Short task a: Return the listing below line for line, from its beginning through the line containing "[115,663,208,728]", and leave the pictures out.
# Document extract start
Amnon Free Press
On March 29th, I published a piece about graphic sexual content being used in high school English classrooms in Leander Independent School District (LISD), just outside of Austin, Texas. In the wake of the story, many readers were left wondering how pornographic literature could possibly find its way into a public school curriculum, and why, once it was discovered, did parents have to fight such a fierce battle to remove it?
Testimony from anonymous teachers during an April 8th school board meeting may provide some clues as to how this happened in Leander, and shed some light on how similar radical changes to curricula are being enforced elsewhere. (Video of the testimonies starts at about minute 16.)
A quick recap of the LISD saga:
In fall of 2020, according to LISD English teachers, a small group of LISD administrators made the nearly-unilateral decision to deemphasize traditional cannon literature in favor of more “diverse,” contemporary literature, which featured what many parents complained were “adult themes.” Passages in the books included graphic depictions of gang rape and references to strap-on sex toys, masturbation and ejaculation. Some of the most violent and graphic scenes involved incest and depictions of the abuse of minors, including prepubescent children. One graphic novel included demeaning images of nude women engaged in sex acts, including one on a dog leash and another being coerced at gunpoint.
Upon learning of the content, parents complained vociferously, but were met with protest from a small group of activist teachers. In addition to being called “racists,” “homophobes,” “religious zealots,” and “bigots” for questioning the age appropriateness of the books, some of the parents who voiced their dissent received anonymous cardboard penises at their homes with Christian iconography (ex: “He has risen”). Others received pornography subscriptions to their personal emails featuring beastiality, still others received putrid food items and dead animals on their doorsteps.
# Document extract end
Short task b: In the article on the Leander school district, at what event did anonymous teachers give testimony?
# The data start
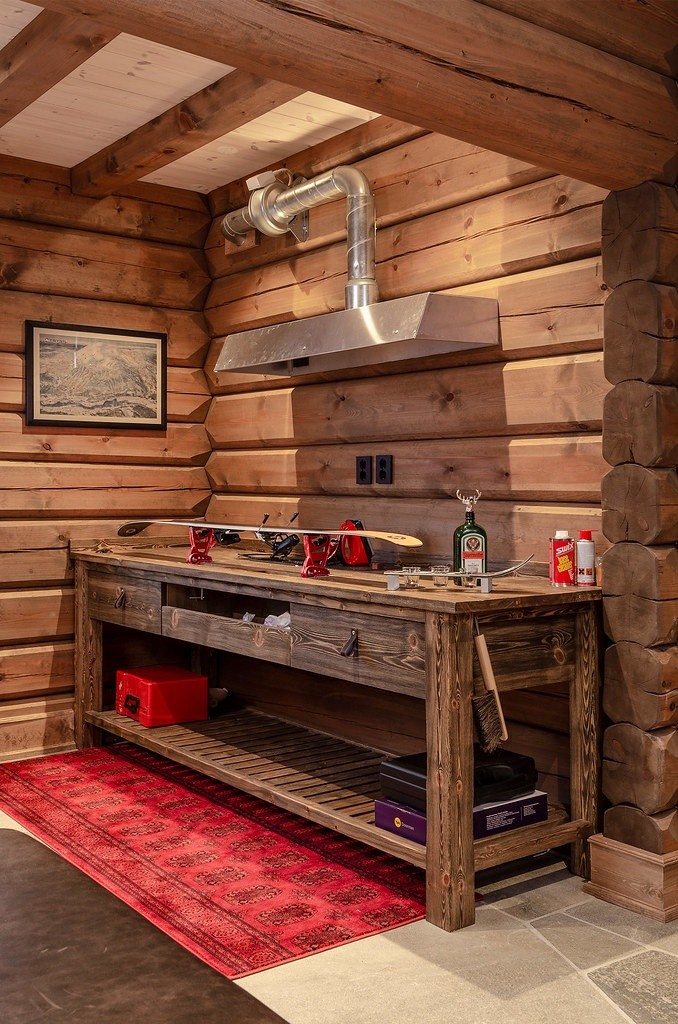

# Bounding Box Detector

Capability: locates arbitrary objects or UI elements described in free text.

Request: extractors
[213,291,500,380]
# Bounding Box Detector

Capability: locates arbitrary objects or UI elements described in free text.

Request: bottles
[453,511,488,588]
[549,531,575,586]
[576,529,596,586]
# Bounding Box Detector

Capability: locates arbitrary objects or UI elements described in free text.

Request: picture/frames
[25,320,167,431]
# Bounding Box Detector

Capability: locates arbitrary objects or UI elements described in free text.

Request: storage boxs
[379,742,538,813]
[374,788,548,847]
[115,663,208,728]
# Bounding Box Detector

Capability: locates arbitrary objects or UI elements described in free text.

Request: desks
[68,534,603,932]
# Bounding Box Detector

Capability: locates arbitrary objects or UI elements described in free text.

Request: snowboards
[116,514,426,580]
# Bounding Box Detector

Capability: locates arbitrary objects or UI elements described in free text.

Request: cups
[430,566,449,587]
[402,567,422,589]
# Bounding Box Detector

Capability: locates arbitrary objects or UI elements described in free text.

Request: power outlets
[356,456,372,484]
[376,455,392,484]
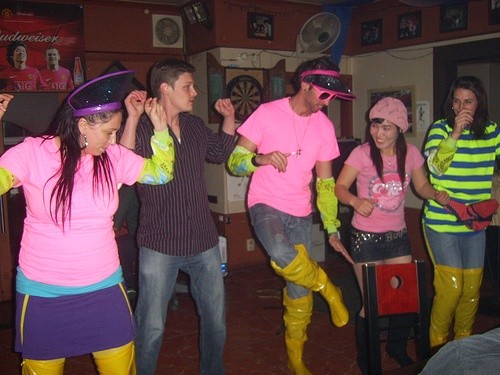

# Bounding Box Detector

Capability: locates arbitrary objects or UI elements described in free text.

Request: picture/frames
[361,19,381,47]
[397,9,421,40]
[488,0,500,26]
[368,85,416,138]
[438,1,468,33]
[246,13,273,41]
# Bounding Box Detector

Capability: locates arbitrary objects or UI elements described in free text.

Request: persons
[263,19,271,37]
[363,24,378,43]
[0,41,49,92]
[0,71,174,375]
[251,21,264,36]
[227,59,355,375]
[423,75,500,347]
[334,97,450,375]
[399,18,417,38]
[418,327,500,375]
[37,47,74,90]
[444,14,464,27]
[116,58,235,375]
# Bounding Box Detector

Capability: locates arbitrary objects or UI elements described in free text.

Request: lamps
[181,0,212,30]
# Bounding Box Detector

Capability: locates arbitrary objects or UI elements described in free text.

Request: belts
[351,227,407,252]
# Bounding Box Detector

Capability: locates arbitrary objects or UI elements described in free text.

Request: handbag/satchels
[443,199,500,230]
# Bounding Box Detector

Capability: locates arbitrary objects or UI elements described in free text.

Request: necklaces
[293,96,311,159]
[382,153,392,166]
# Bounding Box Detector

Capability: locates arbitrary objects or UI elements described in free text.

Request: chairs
[363,256,433,375]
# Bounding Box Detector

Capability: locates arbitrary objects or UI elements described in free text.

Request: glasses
# The data end
Task response a:
# Bounding Box Detector

Capability: locates arbitrary objects or UI elements described in free text.

Request: extractors
[213,291,500,380]
# Bounding Box Detector

Capability: locates arbitrary objects or UI elements described in free text.

Request: bottles
[453,511,488,588]
[549,531,575,586]
[576,529,596,586]
# Bounding Box Detector

Capability: locates arbitrary objects or UI elements described in free text.

Request: picture/frames
[25,320,167,431]
# Bounding Box Detector

Capability: locates arbitrary objects or UI elements described in free text.

Request: storage boxs
[379,742,538,813]
[374,788,548,847]
[115,663,208,728]

Task response b: An April 8th school board meeting.